Uber Attempts to Avoid Regulation in Portland…again
Posted on behalf of RizkLaw on Jun 29, 2017 in Consumer Alerts
Just a few years ago, Uber made headlines when it was discovered that they were using a software program called Greyball to avoid detection by law enforcement officers and city officials in cities in which Uber was operating illegally (like Portland). The program allowed code enforcement officers to use Uber, but strangely, they would not be able to hail a ride.
Uber claims the program was used to deny rides to users violating their terms of service. This included people aiming to physically hurt drivers, competitors, or “opponents who collude with officials on secret ‘stings’ meant to entrap drivers.” The program detected city employees based on their location, credit cards, and other information gathered by the Uber app so that drivers could avoid impromptu inspections.
Erich England, a local code enforcement inspector, attempted to hail an Uber downtown in 2014 as part of a sting operation against the company. He was unsuccessful. Greyball blocks unwanted riders by launching a “no ride available” notification or a ride cancellation. At the time, Uber had started operations without seeking permission from the city of Portland. Uber is now under federal investigation for its use of Greyball.
Since the Greyball fiasco, Uber has discovered another way in which it may get Portland regulators off their tracks. In a last-minute attempt to thwart regulation, the rideshare company has offered to pay a surcharge of 50 cents per ride to help fund an expansion of electric vehicles as part of an $8.2 billion transportation funding package. In exchange, Uber wants statewide preemption on local regulation. This comes after a bill failed that would have granted Uber preemption from regulation by Portland and other cities. The bill would have legalized rideshares across Oregon and placed oversight of them at the state level.
Expanding Sustainable Transportation
If approved, the proposed surcharge would generate millions of dollars in the first two years that could be placed toward sustainable projects such as expanding electric vehicle infrastructure and bike and pedestrian upgrades. About 7 million rides will be paid for within Portland this year, a significant portion of which will be fulfilled by rideshare companies like Uber. The enticing potential revenue from the surcharge has lawmakers split.
Uber’s thorny reputation has not been overlooked by the city of Portland, the AFL-CIO representing taxi drivers, and the Oregon Trial Lawyers Association, all of which are opposing preempting local regulation for ride-hailing companies.
Currently, taxis and ride-hailing businesses are regulated by cities. By avoiding the regulations taxi companies must abide by, Uber and other rideshares save tons of money. While this may enable rideshares to be a more economical (and readily-available) option to taxis, it is at the expense of several safety concerns.

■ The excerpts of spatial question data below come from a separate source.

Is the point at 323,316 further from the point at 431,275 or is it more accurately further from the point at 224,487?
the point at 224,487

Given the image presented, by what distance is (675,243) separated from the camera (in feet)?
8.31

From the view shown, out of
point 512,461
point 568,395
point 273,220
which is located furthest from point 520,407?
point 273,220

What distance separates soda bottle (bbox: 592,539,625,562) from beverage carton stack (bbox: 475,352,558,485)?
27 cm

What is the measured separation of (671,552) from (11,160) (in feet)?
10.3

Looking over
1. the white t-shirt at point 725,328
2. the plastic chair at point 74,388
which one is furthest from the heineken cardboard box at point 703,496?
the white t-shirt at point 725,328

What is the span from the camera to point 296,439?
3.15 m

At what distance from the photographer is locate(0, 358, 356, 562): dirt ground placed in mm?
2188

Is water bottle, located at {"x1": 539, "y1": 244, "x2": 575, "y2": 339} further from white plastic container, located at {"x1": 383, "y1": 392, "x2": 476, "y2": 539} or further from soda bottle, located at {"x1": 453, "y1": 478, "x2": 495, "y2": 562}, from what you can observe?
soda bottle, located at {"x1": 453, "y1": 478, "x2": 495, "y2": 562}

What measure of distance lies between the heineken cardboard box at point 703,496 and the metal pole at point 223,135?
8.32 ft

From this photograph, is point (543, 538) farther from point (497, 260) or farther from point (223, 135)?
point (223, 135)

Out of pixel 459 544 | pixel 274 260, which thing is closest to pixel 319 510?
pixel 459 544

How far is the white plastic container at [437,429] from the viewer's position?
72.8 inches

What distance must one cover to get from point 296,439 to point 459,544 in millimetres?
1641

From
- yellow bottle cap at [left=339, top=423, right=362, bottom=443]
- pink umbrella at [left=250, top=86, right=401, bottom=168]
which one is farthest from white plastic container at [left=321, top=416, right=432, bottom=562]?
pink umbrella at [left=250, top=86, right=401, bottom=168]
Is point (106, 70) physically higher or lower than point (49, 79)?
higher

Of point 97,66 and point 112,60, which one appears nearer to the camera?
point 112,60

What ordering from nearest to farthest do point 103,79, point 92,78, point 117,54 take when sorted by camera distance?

For one, Uber does not fingerprint potential drivers as part of its background checks. Drivers have been accused of sexually assaulting passengers, killing pedestrians, and many other disturbing acts that Uber easily distances itself from in its claim that drivers are contractors rather than employees. By classifying employees as contractors, the company also faces backlash for poor worker protections. Uber has been sued left and right for a variety of fishy business practices and it would be in the best interests of local Portlanders to hold them to the same standards as traditional taxi companies.